“Vieni che ti faccio fare un viaggio in Centroamerica…”, mi dice Rosolino Palazzolo mentre entriamo nella sua serra di Terrasini, ai piedi del Monte Palmeto, pochi chilometri dall’aeroporto Falcone Borsellino di Palermo. “Siamo nel pieno della raccolta del mango: assaggiane un po’, la qualità è ottima.”
Nella grande serra di Rosolino ci sono banani, alberi di papaya e piante di caffè. I manghi che mi fa gustare, invece, li coltiva in una tenuta vicino.
L’Orto di Rosolino, questo il nome della sua azienda, si estende per 12-13 ettari di coltivazioni tra ortofrutta tradizionale e le nuove varietà tropicali. La maggior parte di proprietà (ereditati dal padre); una quota in affitto.

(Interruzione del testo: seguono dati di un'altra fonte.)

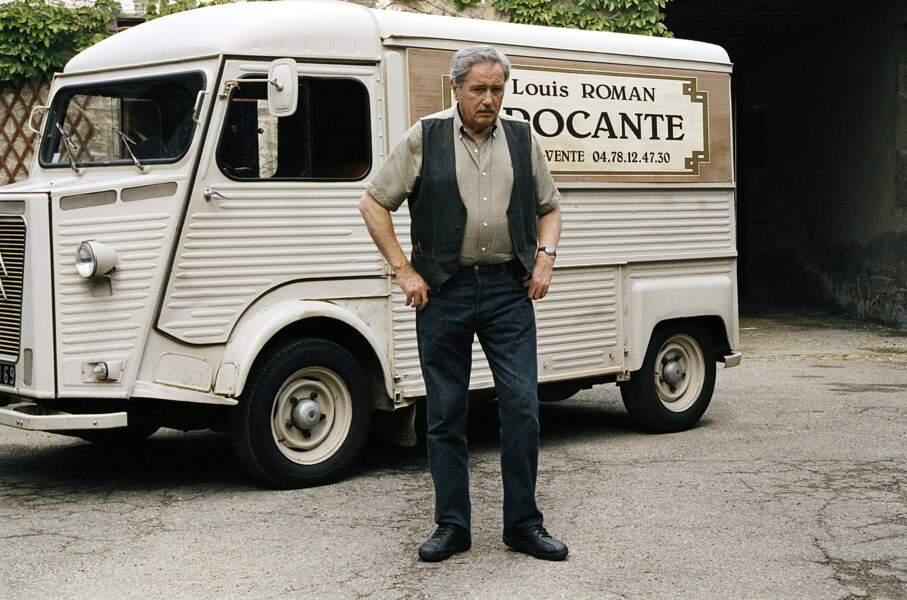 Louis la brocante. La vieille Citroën Type H 1969 blanche de Louis Roman (Victor Lanoux) est un objet de collection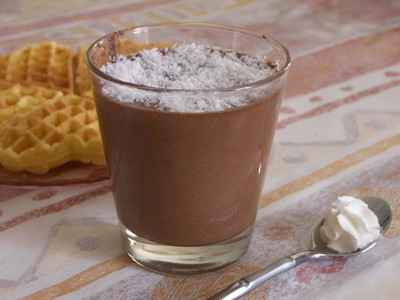 recette - mousse au chocolat parsemée de noix de coco râpée
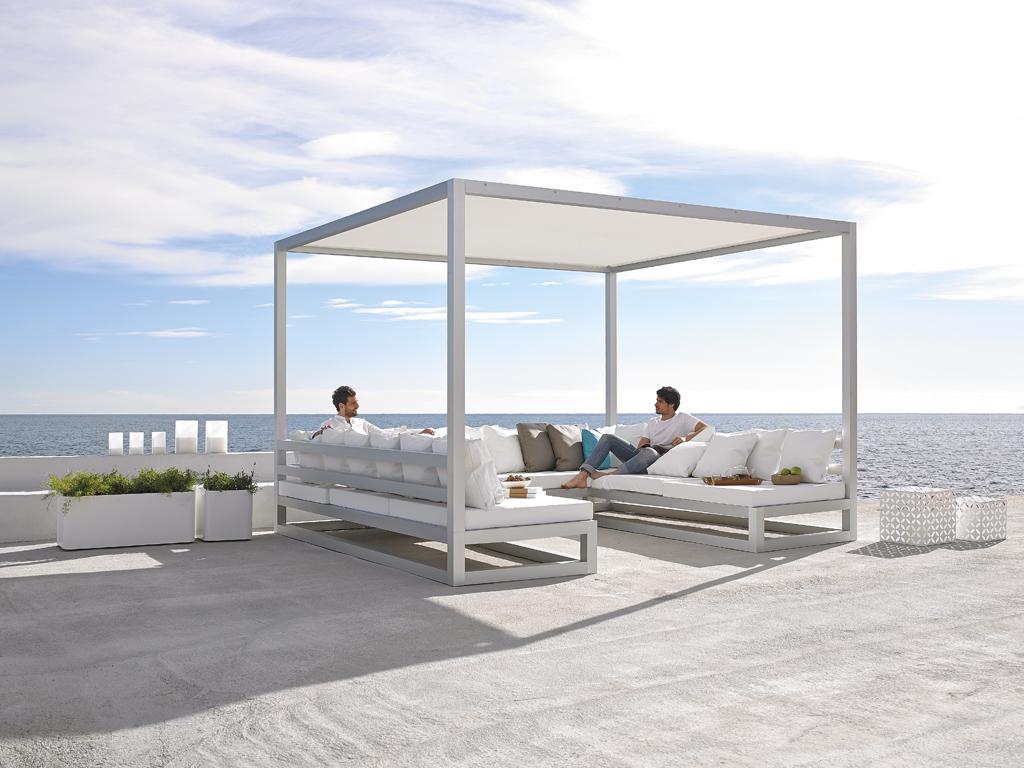 Mobiliario exterior loft interiorismo for Mobiliario exterior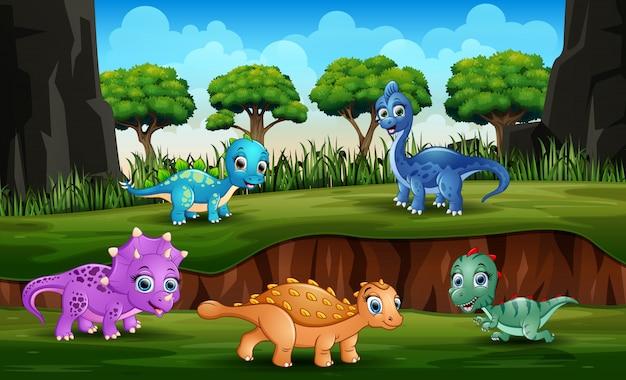 Dinosauri diversi che giocano nel parco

Anche l’umidità, e le zanzare sotto i vetri della serra, sono le stesse del Centroamerica!
Tropicale che passione
Negli ultimi anni in Italia, secondo i dati forniti da Coldiretti, si sono moltiplicati gli ettari coltivati a frutta tropicale, arrivando a oltre mille tra Sicilia (che da sola ne fa circa 500), Puglia e Calabria dove sempre più spesso si avviano vere e proprie piantagioni di frutta originaria dell’Asia e dell’America Latina: banane, mango, avocado, lime, frutto della passione, anona, feijoa, zapote nero (simile al cachi, di origine messicana) e litchi (piccolo frutto cinese che ricorda l’uva moscato).
Tutte coltivazioni che piano piano stanno modificando i comportamenti di consumo degli italiani (mango e avocado sono entrati nel paniere Istat) ma anche le scelte produttive delle stesse aziende agricole, spesso guidate da giovani imprenditori che hanno scelto di recuperare terreni abbandonati o riconvertire agrumeti e vitigni ormai poco redditizi. In Sicilia questa trasformazione si vede a occhio nudo: via aranceti e limoneti, dentro i frutti tropicali.